Ximena Faria assentiu.
— Eu também não imaginava que a Família Alves colocaria os olhos na Família Miranda, muito menos que Erasmo pudesse se interessar por Kátia. É incrível que a filha de uma mulher de origem tão baixa possa ter tanta sorte.
Suas palavras transbordavam veneno e amargura, carregadas também por um fio de ressentimento inegável.
Rafael lançou um olhar rápido ao redor e se aproximou de Ximena, sussurrando:
— Mãe, já que Kátia subiu na vida agarrando-se à Família Alves, isso não quer dizer que chegou a grande chance da nossa Família Faria?
Ximena lançou-lhe um olhar severo.
— Não seja tão cego. Por que Kátia aceitaria nos ajudar? O que eu quero é aproveitar essa chance para fazer a sua irmã tomar o lugar dela. Quando a sua irmã se tornar a nora principal da Família Alves, o prestígio da Família Faria também subirá às alturas. Mesmo na capital, ninguém ousaria tocar na Família Faria.
Rafael abriu um sorriso malicioso.
— Que maravilha. Quando isso acontecer, eu também poderei me divertir com as socialites da capital.
— Não tem jeito mesmo. Enfim, Kátia já chegou. Não abra muito a boca daqui a pouco.
Ximena, suspirando de frustração, olhou torto mais uma vez para o filho, que só sabia de festas e bebedeiras.
Sentia raiva por ele não ter ambição. Ele era igualzinho ao falecido pai.

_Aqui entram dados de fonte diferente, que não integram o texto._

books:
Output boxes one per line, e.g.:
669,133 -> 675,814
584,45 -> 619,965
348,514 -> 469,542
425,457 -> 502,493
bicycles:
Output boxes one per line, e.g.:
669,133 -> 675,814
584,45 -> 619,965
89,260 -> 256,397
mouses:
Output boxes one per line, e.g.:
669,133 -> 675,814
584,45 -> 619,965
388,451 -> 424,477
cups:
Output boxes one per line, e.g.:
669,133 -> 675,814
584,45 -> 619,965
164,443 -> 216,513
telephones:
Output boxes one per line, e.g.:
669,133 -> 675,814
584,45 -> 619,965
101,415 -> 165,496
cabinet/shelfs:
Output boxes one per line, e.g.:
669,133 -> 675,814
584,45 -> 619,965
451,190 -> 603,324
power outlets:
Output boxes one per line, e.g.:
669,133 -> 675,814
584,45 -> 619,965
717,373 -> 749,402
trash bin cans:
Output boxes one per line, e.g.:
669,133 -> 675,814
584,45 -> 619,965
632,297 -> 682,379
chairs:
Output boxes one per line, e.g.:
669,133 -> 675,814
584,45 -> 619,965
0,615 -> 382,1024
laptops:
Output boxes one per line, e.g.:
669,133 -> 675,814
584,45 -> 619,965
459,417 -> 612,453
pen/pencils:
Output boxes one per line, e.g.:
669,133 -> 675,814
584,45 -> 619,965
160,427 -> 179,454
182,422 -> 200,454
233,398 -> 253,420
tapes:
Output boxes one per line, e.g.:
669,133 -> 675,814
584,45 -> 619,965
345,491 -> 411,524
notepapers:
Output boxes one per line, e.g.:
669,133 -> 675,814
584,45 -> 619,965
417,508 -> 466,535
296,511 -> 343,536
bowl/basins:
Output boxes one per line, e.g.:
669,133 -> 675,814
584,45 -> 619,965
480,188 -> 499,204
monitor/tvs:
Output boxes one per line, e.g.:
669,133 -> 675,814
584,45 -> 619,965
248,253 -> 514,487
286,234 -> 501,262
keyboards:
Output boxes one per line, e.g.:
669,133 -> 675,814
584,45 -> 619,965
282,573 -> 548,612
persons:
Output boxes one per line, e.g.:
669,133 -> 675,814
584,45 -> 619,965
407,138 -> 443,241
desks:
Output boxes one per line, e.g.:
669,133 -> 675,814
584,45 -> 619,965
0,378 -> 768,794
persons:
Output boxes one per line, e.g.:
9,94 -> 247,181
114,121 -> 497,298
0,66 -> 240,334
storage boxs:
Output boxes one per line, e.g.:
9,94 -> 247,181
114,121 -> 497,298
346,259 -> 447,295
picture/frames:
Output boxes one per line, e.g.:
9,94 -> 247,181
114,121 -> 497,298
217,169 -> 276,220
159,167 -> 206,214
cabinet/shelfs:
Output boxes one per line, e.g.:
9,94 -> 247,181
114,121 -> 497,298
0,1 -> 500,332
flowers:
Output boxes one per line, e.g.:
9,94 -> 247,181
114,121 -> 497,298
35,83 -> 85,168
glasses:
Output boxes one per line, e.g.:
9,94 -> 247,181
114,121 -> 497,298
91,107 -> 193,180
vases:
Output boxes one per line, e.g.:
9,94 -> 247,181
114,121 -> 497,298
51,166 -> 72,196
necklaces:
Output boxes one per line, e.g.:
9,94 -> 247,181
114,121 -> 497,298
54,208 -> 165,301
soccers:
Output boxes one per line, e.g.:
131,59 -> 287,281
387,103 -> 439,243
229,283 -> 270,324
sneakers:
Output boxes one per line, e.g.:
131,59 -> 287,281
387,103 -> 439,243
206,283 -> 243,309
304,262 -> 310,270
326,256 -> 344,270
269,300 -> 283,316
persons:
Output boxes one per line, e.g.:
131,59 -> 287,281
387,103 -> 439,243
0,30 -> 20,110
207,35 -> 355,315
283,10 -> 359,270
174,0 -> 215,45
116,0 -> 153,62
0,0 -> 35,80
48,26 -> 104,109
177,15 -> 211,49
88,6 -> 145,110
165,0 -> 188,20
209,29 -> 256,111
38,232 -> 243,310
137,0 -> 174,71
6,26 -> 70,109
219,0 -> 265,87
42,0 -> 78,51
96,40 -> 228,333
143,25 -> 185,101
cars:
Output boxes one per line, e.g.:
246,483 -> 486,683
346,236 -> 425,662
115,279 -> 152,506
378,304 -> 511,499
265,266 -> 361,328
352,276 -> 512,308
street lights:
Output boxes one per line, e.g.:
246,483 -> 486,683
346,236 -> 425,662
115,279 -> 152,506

Rafael cruzou as pernas, sem se importar com a bronca.
— Fica tranquila.
— Senhora, a Srta. Miranda chegou.
O mordomo conduziu as duas para dentro. Ximena lançou-lhes um olhar e franziu a testa.
Ficou profundamente insatisfeita com a audácia de Kátia trazer uma estranha qualquer para dentro de casa, mas ela era ótima em observar os detalhes. As roupas que Clarice usava não eram do tipo que uma pessoa comum pudesse comprar.
Tudo nela transmitia luxo: marcas caríssimas e peças feitas sob medida.
Por isso, ela engoliu momentaneamente a sua irritação.
— Hum. Já que vieram, sentem-se primeiro!
Clarice puxou Kátia gentilmente pelo braço. Ela podia sentir com clareza o corpo da jovem tremendo de leve.
— Vamos até lá.
Quando Clarice abriu a boca para falar, Rafael finalmente se virou para olhar e ficou paralisado de surpresa.
Imediatamente, descruzou as pernas.
— Clarice? O que está fazendo na minha casa?
Rafael exclamou, assustado, sentindo o estômago se revirar de culpa. Afinal, tinha sido ele quem colocara as drogas na bebida dela na noite anterior.